At Zuckerberg San Francisco General Hospital and Trauma Center, women with abnormal mammograms no longer face weeks of uncertainty waiting for a diagnosis—thanks to an AI triage tool called Mirai that researchers at UC San Francisco and UC Berkeley have now put into real-world practice.

The waiting game for women with suspicious mammograms is brutal. An abnormal scan means scheduling additional imaging, then waiting for more appointments, and potentially enduring two months or more before getting answers about a biopsy. That stretch of anxiety compounds the stress of an already frightening medical situation. But Mirai, an open-source AI model developed by UC Berkeley data scientist Adam Yala, Ph.D., is changing that timeline by identifying which patients need immediate attention—and getting them answers the same day.
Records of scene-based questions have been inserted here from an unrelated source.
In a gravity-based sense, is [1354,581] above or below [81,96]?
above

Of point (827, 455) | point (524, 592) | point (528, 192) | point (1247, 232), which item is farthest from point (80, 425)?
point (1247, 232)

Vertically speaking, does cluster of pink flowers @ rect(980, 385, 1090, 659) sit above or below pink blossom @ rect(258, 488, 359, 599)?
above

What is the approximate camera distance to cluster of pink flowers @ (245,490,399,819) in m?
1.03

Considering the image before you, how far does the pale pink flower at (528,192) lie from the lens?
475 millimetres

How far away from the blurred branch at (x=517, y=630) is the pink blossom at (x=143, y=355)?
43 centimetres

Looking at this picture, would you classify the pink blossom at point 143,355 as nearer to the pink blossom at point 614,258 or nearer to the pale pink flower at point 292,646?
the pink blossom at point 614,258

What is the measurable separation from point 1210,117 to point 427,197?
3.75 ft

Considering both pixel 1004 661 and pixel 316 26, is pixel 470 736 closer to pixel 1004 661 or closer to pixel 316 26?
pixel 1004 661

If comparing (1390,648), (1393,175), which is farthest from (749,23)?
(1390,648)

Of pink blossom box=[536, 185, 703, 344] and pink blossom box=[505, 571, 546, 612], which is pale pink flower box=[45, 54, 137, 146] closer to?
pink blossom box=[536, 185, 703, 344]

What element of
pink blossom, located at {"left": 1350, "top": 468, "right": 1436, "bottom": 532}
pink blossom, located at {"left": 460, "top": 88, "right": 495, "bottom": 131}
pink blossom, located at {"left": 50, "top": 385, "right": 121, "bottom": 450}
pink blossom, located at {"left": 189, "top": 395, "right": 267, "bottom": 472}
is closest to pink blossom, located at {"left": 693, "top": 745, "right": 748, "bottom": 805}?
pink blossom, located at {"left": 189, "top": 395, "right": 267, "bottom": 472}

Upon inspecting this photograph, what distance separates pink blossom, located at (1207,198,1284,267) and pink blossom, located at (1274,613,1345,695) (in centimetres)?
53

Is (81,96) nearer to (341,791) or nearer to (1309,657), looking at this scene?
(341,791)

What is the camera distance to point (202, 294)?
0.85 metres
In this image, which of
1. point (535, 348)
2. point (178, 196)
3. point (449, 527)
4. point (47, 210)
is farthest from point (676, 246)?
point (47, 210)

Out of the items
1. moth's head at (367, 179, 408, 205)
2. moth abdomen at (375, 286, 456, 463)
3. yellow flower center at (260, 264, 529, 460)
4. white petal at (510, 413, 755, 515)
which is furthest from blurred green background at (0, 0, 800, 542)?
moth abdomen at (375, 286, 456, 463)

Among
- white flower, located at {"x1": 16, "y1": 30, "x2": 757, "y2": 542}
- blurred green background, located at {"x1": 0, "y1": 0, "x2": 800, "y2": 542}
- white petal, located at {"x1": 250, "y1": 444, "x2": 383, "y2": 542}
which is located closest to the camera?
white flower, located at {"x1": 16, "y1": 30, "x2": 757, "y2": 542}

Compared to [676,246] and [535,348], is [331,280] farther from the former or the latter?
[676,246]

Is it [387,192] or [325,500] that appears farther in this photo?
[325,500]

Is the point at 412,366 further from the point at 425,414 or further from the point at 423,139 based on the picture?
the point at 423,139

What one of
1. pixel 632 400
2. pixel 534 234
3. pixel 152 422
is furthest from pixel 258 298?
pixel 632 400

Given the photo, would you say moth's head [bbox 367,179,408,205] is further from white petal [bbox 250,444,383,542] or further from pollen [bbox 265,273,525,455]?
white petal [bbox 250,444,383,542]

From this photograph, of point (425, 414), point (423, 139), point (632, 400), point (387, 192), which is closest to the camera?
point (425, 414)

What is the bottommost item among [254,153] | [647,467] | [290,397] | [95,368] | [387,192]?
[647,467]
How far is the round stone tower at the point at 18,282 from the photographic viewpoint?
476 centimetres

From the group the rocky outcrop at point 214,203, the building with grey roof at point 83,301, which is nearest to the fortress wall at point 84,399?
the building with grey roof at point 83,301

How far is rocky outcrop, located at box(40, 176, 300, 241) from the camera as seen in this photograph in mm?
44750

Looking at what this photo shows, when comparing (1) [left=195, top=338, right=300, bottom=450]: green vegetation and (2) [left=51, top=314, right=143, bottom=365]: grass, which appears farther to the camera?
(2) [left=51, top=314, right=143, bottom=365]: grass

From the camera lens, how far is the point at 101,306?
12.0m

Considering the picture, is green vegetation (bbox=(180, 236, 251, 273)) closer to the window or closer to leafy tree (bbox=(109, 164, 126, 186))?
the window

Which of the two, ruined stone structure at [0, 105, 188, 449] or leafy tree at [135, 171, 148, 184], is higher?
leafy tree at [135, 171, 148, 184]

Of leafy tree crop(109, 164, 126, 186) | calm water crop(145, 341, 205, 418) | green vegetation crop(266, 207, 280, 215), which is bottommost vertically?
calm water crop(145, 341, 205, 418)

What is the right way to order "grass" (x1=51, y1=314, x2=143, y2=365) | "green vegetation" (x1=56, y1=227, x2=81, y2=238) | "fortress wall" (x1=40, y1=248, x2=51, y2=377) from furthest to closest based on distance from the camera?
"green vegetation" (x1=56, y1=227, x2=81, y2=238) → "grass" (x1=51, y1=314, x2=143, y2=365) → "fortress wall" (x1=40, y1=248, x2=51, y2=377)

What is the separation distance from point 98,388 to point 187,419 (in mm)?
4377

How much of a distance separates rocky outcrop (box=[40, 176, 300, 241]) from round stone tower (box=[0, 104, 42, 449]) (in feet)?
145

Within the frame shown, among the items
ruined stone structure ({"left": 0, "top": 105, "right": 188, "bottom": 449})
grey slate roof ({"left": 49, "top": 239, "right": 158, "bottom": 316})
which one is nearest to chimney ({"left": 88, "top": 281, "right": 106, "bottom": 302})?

Trained on hundreds of thousands of mammograms linked to actual patient cancer outcomes, Mirai learns to spot subtle patterns that signal higher risk. When researchers deployed the model to analyze more than 4,100 screening mammograms at the San Francisco hospital, it identified 525 women—about 12.7% of those screened—as high-risk. These patients received their mammogram interpretation immediately after imaging and had access to additional diagnostic work and sometimes even biopsies on the same day they were scanned. For those ultimately diagnosed with breast cancer, the average wait time for a biopsy plummeted from more than two months to fewer than 10 days.

Maggie Chung, MD, the study's first author, emphasizes that this acceleration matters profoundly. "This moves us closer to personalized care, where we can tailor a plan so that each patient gets the right intervention at the right time," she said in describing the work published in npj Digital Medicine. The model reduced diagnostic wait times from several weeks to roughly an hour—a transformation that turns months of worry into a single afternoon of answers.

Importantly, Mirai doesn't replace radiologists or make diagnoses independently. Instead, it works as a collaborative partner, helping physicians identify patients who benefit most from expedited evaluation. Yala stresses this partnership: "It shows how we can improve care when we bring clinicians and data scientists together to design these systems." Before launching the program, researchers analyzed more than 114,000 archival mammograms to ensure the AI would catch enough high-risk patients without overwhelming the clinic with unnecessary expedited referrals.

The real innovation here is moving beyond one-size-fits-all screening schedules. Right now, most women follow identical screening intervals regardless of their individual risk—a blunt instrument when risk varies dramatically from person to person. AI risk assessment opens a path toward truly personalized medicine, where a woman's screening frequency and intervention strategy match her actual likelihood of developing cancer. For some, that might mean routine screening; for others flagged as high-risk by Mirai, it means the kind of same-day evaluation that turned this San Francisco hospital into a model for faster, less anxious diagnosis.

As this work spreads beyond one institution, it points toward a future where artificial intelligence doesn't replace human expertise but amplifies it, ensuring that every patient gets not just care, but the right care at the right moment.